# Are Travis and Perkins having a laugh



## Richard S (30 Oct 2007)

Called into Travis and Perkins Northampton today and for two boards of planed Meranti 210mm x 19mm x 5.1M I was quoted ..................................£364 PLUS VAT!!!!, now i realise I was in my work clothes and therefor somewhat smarter than my woodworking clothes, so I probably looked like a good victim to the irk behind the counter. However by my calculations that works out at £250 plus vat per cubic foot. Are you sure says I, "yeah" grunts the kid behind the counter.

I know I should have followed my own instincts and kept away from the place, I've never received good or even satisfactory service here, I know its aimed at the trade but they open the doors to the public and are prepared to take my money, only not on this occasion.

Sorry to rant on but this episode has left me somewhat aghast and almost, as I'm sure you can tell, lost for words, or have I got it completely wrong.

Richard


----------



## Lark (30 Oct 2007)

the travis perkins from daventry seems ok dunno about prices but for what i wanted was ok....


----------



## Slim (30 Oct 2007)

Richard S":21h03ugr said:


> or have I got it completely wrong.



No, you are right, that is £250 a cube. That price cannot be right. It is probably expected to pay a premium for a piece as long as 5.1m but that is ridiculous.


----------



## WellsWood (30 Oct 2007)

Clearly an error somewhere in there, there's no way that can be right.
I find TPs prices generally quite good, although they can vary subsantially from branch to branch depending on who you talk to, what mood they're in, and how much discount they feel like giving you on the standard price shown on their computer. I have adopted a policy of ringing round a few branches for prices, then quoting the lowest one to my nearest/most convenient branch - usually it's a case of "yeah I can do it for that".
£36 a metre is just ridiculous though, I think I would have asked a more senior member of stafff to check it.


----------



## JPEC (31 Oct 2007)

Travis tend to price stuff by the hundred metre. I think that must be what you were quoted.
Travis Perkins are not cheap for hardwood because they have it supplied by local hardwood merchants and mark up the price, but that seems a tad over the top!! :shock: 
Julian


----------



## BradNaylor (31 Oct 2007)

JPEC":1f7k903d said:


> Travis Perkins are not cheap for hardwood because they have it supplied by local hardwood merchants and mark up the price



That's right.

A timber merchent I use occasionally in Manchester supplies TP depots all over the north west. I pay the same as they do!

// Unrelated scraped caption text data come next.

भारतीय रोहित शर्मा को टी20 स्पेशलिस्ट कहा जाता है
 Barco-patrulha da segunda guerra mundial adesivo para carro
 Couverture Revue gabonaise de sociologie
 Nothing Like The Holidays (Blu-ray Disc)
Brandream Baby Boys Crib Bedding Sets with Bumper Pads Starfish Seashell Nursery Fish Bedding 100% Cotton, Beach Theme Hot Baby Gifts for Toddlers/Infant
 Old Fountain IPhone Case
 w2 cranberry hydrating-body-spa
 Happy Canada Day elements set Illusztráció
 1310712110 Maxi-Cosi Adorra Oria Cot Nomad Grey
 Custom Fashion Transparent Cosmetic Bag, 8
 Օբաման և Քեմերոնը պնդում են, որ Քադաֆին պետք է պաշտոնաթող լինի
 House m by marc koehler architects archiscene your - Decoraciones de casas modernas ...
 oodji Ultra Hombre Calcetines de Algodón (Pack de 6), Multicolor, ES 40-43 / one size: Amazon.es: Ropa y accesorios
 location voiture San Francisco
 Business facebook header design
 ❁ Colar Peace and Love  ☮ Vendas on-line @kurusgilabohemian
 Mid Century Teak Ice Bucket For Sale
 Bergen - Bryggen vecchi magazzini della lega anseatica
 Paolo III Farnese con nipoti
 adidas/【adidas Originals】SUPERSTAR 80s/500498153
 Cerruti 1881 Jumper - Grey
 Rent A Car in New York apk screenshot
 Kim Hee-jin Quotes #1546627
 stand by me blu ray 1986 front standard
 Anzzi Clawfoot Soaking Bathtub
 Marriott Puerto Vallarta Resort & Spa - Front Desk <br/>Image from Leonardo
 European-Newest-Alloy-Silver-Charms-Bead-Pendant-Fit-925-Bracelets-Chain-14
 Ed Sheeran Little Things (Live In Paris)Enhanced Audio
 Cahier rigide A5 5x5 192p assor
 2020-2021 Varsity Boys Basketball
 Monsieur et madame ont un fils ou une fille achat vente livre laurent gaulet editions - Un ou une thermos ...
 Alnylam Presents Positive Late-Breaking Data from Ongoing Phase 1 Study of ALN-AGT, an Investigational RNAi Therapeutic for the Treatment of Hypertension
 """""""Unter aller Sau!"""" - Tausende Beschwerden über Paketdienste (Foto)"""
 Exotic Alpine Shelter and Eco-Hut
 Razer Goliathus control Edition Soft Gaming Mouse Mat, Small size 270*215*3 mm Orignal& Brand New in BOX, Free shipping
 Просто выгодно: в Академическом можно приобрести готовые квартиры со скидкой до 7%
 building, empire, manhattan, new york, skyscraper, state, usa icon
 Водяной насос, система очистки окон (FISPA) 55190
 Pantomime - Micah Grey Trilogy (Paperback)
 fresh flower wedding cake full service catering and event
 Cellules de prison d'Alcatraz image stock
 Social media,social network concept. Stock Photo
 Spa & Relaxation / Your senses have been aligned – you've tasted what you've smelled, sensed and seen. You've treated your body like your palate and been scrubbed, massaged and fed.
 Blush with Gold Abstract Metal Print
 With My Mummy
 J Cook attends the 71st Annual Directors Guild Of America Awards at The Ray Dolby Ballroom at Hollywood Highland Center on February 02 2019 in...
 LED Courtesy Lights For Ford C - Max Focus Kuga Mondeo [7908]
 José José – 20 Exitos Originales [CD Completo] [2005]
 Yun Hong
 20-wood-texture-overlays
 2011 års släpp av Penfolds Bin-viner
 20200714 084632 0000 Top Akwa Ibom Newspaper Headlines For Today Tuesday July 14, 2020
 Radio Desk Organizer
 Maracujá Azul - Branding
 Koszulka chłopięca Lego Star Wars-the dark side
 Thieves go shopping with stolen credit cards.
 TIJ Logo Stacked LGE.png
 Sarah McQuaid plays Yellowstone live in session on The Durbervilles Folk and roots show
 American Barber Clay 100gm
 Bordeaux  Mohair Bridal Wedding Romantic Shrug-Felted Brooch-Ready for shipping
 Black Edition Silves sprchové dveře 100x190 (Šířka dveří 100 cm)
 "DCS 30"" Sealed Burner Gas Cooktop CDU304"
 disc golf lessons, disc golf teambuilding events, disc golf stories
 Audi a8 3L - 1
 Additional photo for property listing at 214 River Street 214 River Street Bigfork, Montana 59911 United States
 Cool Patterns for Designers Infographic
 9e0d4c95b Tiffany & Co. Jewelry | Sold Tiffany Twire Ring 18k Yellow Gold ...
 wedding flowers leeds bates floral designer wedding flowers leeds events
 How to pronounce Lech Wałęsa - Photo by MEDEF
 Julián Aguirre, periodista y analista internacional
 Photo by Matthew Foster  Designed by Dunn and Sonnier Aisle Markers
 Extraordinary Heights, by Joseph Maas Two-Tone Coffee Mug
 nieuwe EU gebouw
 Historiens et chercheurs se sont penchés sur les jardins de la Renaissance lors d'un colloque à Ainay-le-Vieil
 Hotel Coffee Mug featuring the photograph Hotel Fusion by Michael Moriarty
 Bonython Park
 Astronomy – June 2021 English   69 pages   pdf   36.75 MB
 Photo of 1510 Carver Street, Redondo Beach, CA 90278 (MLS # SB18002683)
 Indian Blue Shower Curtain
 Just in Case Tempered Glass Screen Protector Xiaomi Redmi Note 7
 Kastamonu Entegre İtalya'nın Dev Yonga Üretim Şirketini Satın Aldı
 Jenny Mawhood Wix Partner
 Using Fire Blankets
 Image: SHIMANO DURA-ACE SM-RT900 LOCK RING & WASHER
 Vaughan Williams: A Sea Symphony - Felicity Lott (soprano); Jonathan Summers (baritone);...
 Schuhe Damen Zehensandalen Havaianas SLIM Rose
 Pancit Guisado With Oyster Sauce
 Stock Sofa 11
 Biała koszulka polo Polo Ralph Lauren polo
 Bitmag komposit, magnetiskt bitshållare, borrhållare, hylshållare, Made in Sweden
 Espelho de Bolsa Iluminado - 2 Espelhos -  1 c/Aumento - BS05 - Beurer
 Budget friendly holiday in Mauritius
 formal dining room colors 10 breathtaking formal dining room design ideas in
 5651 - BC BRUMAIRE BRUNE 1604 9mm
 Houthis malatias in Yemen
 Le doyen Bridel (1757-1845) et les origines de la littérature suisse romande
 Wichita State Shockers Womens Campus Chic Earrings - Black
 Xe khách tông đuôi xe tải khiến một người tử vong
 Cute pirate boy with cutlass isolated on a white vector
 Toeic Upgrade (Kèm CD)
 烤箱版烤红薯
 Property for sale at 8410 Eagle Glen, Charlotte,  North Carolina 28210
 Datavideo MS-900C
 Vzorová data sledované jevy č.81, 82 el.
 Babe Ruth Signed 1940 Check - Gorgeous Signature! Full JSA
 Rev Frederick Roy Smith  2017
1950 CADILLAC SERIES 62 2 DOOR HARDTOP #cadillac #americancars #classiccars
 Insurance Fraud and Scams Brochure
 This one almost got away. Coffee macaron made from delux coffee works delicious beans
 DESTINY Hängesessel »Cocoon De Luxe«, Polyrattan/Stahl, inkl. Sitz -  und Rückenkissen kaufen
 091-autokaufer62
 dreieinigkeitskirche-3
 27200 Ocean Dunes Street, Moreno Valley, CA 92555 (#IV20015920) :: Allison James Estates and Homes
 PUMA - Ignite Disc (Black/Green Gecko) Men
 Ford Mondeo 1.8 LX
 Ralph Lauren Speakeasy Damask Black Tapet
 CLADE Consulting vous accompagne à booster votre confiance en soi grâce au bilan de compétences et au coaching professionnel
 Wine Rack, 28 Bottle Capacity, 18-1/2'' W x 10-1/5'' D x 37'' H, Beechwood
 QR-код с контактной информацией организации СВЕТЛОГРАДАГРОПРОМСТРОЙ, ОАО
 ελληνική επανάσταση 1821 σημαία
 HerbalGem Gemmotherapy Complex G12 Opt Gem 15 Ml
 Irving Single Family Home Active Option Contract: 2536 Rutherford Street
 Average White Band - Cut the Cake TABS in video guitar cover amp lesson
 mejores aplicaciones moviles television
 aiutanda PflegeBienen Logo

So don't buy hardwoods at Travis Perkins - find their supplier.


----------



## Kane (31 Oct 2007)

Telling us who you buy from would be a step in the right direction


----------



## Another Dave (31 Oct 2007)

We are only a couple of miles from the local Travis Perkins, and on one order they wanted £20 to deliver some hardwood to us, they normally did it free.

I asked why, and was told that it was because we lived more than 20 miles from the depot! I pointed out where we were just up the road and the guy said that was more than 20 miles from the depot where the timber was coming from! Apparently it is not charged out via the nearest one.

After some discussion they were told to keep it and another local supplier got the order and subsequent ones.


----------



## ByronBlack (31 Oct 2007)

TP IMO have never given me a valid reason to buy from them, hence I go to a smaller more local company who can use my business. I think that price they got their decimal points wrong, it seems they have added an extra '0' on the end. £25 per cube would be more reasonable.


----------



## jasonB (31 Oct 2007)

Travis website lists 25x225 meranti at £28.63/m, as the size you want is possibly not a stock size they may have added a bit more for machining.

A 21x220 finish size window board is only £13.45/meter so would be a better buy.

BTW they list Meranti at £4736/m3 :shock: but their full list price is usually heavily discounted, you were being charged full price.

Jason


----------



## chippy1970 (31 Oct 2007)

People in the trade like me don't really get treated much better in places like TP or Jewsons etc. Every now and then they might have a really good price on a certain thing but most of the time they are too expensive.

ie I once went in Jewsons and found a 5 litre tub of pva marked up for £48 + vat wow :shock: talk about mark up.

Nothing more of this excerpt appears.